The plaintiff was the owner of an automobile truck which was damaged while being driven over a country highway in the defendant town. The proof shows that it was being driven at about five miles an hour; that the highway was an unimproved road laid upon clay soil; that the road was rough and rutty; that the wheels of the truck were traveling in ruts made by wagons and other vehicles; that suddenly one of the forward wheels dropped into a hole or depression; that the hole was sufficiently deep to cause the forward axle to strike the ground; that the truck bounced forward; that a rear wheel went into the hole; that the hole was so deep that the wheel did not strike ground; that as a result the rear axle was dropped with violence to the roadway and the truck stopped; that the rear axle at its center then rested on the ground at a point midway between the ruts; that the violent dropping of the truck injured its machinery and other parts in various places. The plaintiff has had a verdict for the damage done to his truck upon the theory that the town superintendent of highways was negligent in not repairing the road at the place of the accident by filling in the hole or rut or otherwise making the road safe for travel.
It is not disputed that the so-called hole was in fact a rut which had been expanded in width, length and depth by the wheels of heavily-loaded vehicles which had passed through the same during the wet season in the fall of the year. The witnesses for the plaintiff said that the hole or rut was three feet long and two feet wide. The witnesses Francis Shanley and James Shanley said that the hole was two feet deep. Both of them agreed, however, that they did not measure its depth, and that they could not see the bottom of the hole because it was filled with water. They merely reasoned to their conclusion from the fact that the wheel did not strike ground at the bottom of the hole. The distance between the hub and the outer surface of the wheel was less than eighteen inches. From the center of the axle there projected downwards for about six inches a portion of the housing of the differential. It was upon the housing that the rear end of the truck rested when the wheel *235lost trackage. The testimony of these witnesses, therefore, proves no greater depth for the hole than approximately twelve inches. The witness Smodell said that he did not know how deep the hole was, but thought it was “ about a foot and a half or something like that.” The witness. Gilgallon said that he could not swear to the depth of the hole, but “ should think a foot or a foot and a half.” Another witness by the same name said that he did not know, but should judge “ a foot or a foot and a half.” No other witnesses for the plaintiff gave proof upon the subject, so that his case closed with no positive evidence that the depth of the hole was greater than twelve inches. On the other hand, as many as five witnesses for the defendant, two of whom actually measured the hole, stated its depth to have been not greater than eight inches.
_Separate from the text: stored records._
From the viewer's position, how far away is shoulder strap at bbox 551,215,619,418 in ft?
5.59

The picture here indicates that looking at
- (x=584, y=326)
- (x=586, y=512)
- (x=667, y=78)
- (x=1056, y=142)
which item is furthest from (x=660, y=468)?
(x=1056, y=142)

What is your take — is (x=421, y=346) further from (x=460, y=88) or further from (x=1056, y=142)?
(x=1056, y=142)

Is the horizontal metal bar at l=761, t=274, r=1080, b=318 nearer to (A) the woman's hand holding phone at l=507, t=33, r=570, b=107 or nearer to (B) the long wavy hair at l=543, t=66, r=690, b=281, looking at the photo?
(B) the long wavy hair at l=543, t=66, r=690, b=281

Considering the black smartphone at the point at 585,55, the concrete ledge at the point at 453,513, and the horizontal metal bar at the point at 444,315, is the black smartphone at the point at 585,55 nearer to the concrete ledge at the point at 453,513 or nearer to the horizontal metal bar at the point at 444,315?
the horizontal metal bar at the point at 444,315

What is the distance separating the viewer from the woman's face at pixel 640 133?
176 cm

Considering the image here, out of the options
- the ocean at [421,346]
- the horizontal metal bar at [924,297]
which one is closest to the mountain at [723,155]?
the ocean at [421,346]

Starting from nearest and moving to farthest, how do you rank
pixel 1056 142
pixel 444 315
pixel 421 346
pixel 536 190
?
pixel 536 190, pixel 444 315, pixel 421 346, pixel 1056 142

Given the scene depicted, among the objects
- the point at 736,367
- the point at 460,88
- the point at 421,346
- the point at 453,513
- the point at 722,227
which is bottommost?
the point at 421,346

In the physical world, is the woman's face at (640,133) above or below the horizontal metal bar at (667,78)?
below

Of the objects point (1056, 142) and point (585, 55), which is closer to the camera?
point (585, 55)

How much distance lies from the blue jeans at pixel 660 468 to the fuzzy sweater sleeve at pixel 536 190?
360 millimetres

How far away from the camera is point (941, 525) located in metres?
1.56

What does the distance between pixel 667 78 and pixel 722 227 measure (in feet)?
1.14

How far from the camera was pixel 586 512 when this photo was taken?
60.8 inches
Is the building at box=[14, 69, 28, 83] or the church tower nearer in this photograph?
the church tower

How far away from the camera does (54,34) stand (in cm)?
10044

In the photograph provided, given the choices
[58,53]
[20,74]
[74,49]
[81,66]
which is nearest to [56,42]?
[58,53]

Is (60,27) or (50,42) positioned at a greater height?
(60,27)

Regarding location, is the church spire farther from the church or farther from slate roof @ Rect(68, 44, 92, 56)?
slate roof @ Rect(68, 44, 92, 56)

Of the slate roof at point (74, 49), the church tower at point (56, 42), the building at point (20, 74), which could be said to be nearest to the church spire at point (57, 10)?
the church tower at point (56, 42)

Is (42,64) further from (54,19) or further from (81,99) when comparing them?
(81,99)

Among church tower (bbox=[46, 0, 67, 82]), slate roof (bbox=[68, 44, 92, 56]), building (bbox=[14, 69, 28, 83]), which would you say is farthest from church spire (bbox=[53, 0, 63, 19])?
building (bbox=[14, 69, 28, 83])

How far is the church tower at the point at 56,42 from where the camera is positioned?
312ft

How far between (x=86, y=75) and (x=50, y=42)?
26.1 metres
The highway in question was a back road ordinarily very little traveled. The defendant town, which embraces a territory almost wholly rural, has more than 100 miles of highway, more than 50 bridges, and more than 100 culverts. The highways are almost exclusively laid upon heavy clay soil, which is the natural soil of the town. The accident in question occurred in the month of December, and the hole or rut in question had first appeared in the month of November. The fact that the hole was filled with water shows that the usual heavy fall rains had occurred in the town.It requires but little imagination to visualize the probable condition at the time of substantially all the town roadways. The combination of clay surfaces, heavy rains and traveling vehicles inevitably makes holes and ruts show up in all highways. This is a natural condition which cannot be prevented and to my mind cannot reasonably be cured. It does not seem to me that a town superintendent of highways, having in charge 100 miles of highway, laid upon clay, is open to the charge of negligence because he fails to eliminate all the ruts which come in the rainy season, even ruts, such as this, of a depth of from eight to twelve inches. I think that the case of Osterhout v. Town of Bethlehem (55 App. Div. 198) justifies the conclusion that the plaintiff had no cause of action.
I favor a reversal and a dismissal of the complaint.
Van Kirk, J., concurs.
Judgment and order affirmed, with costs.